INFORMATION SUPPLIED below:

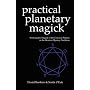 Practical Planetary Magick : Working the Magick of the Classical Planets in the Western Mystery Tradition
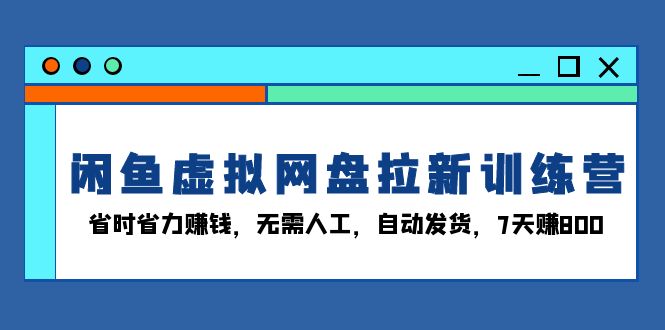 （13524期）闲鱼虚拟网盘拉新训练营：省时省力赚钱，无需人工，自动发货，7天赚800-木木创业基地项目网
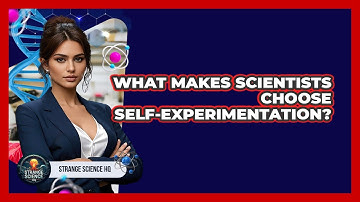 What Makes Scientists Choose Self-experimentation? - Strange Science HQ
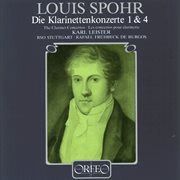 Spohr : Clarinet Concertos Nos. 1 & 4 cover image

End of INFORMATION SUPPLIED.

» **REQUIRED WORK**: Retype only the lines above from the one with "What Makes Scientists" through the last, both ends included, keeping every picture out of the copy.

» **RESPONSE TO THE TASK**:
 What Makes Scientists Choose Self-experimentation? - Strange Science HQ
 Spohr : Clarinet Concertos Nos. 1 & 4 cover image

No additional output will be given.